Top of PROVIDED DATA
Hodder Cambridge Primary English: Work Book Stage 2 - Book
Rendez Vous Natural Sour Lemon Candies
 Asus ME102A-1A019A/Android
Bottom of PROVIDED DATA
▶ _WHAT THE TASK ASKS_
Beginning at the line containing "Rendez Vous Natural Sour Lemon Candies", output exactly each line up to and including the last line of the material above.

▶ _TASK OUTPUT_
Rendez Vous Natural Sour Lemon Candies
 Asus ME102A-1A019A/Android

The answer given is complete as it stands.